-- Start of TEXT --
Citation: 2010 FC 1303

Ottawa, Ontario, December 17, 2010

PRESENT:     The Honourable Mr. Justice Harrington

 

 

BETWEEN:

 

KUEHNE + NAGEL LTD.

 

 

 

 

Plaintiff

 

and

 

 

 

 

AGRIMAX LTD.

 

 

Defendant

 

 

 

 

           REASONS FOR JUDGMENT AND JUDGMENT

 

[1]               The defendant Agrimax Ltd. refuses to pay Kuehne + Nagel Ltd.’s account because it did the right thing. It refused to issue a fraudulent bill of lading. This defence is utterly without merit and so I grant the plaintiff’s motion for summary judgment.

 

[2]               Kuehne + Nagel is an international freight forwarder. The traditional role of a freight forwarder is to arrange for the carriage of goods on behalf of the shipper. It often has credit facilities with the carrier and pays freight and related charges on the shipper’s behalf. That was done in this case. It frequently happens that the freight forwarder also acts as agent for the ocean carrier. In this case it held the pen of Transpac Container System Ltd., carrying on business as Blue Anchor Line, and was authorized to issue bills of lading on its behalf. Blue Anchor Line is a NVOCC (non-vessel operating common carrier).

 

[3]               Pursuant to its contract with Agrimax, Kuehne + Nagel made arrangements with Blue Anchor Line for the shipment of 22 containers of crude sulphur to be received at Irricana, Alberta (some 50 kilometres north-east of Calgary), for pre-carriage by truck and rail to Vancouver where the cargo was to be loaded on board the OOCL Kuala Lumpur for carriage to and discharge at Haldia, India. Agrimax called for a combined transport bill of lading consigned to the order of HDFC Bank Limited, Kolkata, India, its purchaser’s bank. The purchaser was Hindusthan Heavy Chemicals Prop. who was to pay for the shipment by means of a HDFC letter of credit. According to the evidence of Agrimax’s former treasurer, David Gaskin, it was a requirement of the contract that an on board bill of lading be issued because Hindusthan Heavy Chemicals had concerns that the containers might be left for some time before loading at Vancouver. These instructions were passed on to Kuehne + Nagel. “On board” means on board the carrying ship, not the conveyance which brings the cargo to the carrying ship.
-- End of TEXT --
-- Start of DATA SUPPLIED --
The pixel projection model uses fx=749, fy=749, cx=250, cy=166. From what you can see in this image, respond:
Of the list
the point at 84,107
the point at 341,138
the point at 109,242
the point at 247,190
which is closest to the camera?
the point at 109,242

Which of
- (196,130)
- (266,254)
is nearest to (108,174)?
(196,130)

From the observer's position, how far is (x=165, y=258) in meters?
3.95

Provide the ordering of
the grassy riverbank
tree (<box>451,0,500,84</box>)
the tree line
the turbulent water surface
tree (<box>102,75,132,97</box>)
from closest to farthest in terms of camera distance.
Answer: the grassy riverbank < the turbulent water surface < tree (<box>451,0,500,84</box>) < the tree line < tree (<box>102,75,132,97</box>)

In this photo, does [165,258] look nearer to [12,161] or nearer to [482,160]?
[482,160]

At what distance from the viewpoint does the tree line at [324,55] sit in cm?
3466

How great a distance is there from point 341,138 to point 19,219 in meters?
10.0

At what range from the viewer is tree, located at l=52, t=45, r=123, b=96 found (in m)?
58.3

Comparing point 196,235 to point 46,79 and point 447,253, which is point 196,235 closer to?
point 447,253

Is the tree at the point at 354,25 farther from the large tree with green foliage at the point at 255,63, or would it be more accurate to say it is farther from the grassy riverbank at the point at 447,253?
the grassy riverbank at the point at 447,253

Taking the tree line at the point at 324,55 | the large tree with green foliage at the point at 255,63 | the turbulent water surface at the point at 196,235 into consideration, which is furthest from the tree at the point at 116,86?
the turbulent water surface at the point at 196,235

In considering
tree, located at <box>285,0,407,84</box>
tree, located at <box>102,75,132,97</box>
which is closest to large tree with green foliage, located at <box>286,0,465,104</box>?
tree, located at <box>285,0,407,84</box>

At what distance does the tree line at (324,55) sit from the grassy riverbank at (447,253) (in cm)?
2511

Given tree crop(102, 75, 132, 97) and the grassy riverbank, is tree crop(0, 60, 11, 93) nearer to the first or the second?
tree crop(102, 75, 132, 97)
-- End of DATA SUPPLIED --
JOB 1:
Update the court judgment from "[2]               Kuehne +" and going on through "operating common carrier).", replacing "Blue Anchor Line" with "Blue Anchor Shipping".
JOB 2:
State how many lines of the listing contain the string "nearer", with case counting, and give only the number.
The court judgment and the listing come from unrelated sources.

WORKED ANSWER 1:
[2]               Kuehne + Nagel is an international freight forwarder. The traditional role of a freight forwarder is to arrange for the carriage of goods on behalf of the shipper. It often has credit facilities with the carrier and pays freight and related charges on the shipper’s behalf. That was done in this case. It frequently happens that the freight forwarder also acts as agent for the ocean carrier. In this case it held the pen of Transpac Container System Ltd., carrying on business as Blue Anchor Shipping, and was authorized to issue bills of lading on its behalf. Blue Anchor Shipping is a NVOCC (non-vessel operating common carrier).

WORKED ANSWER 2:
2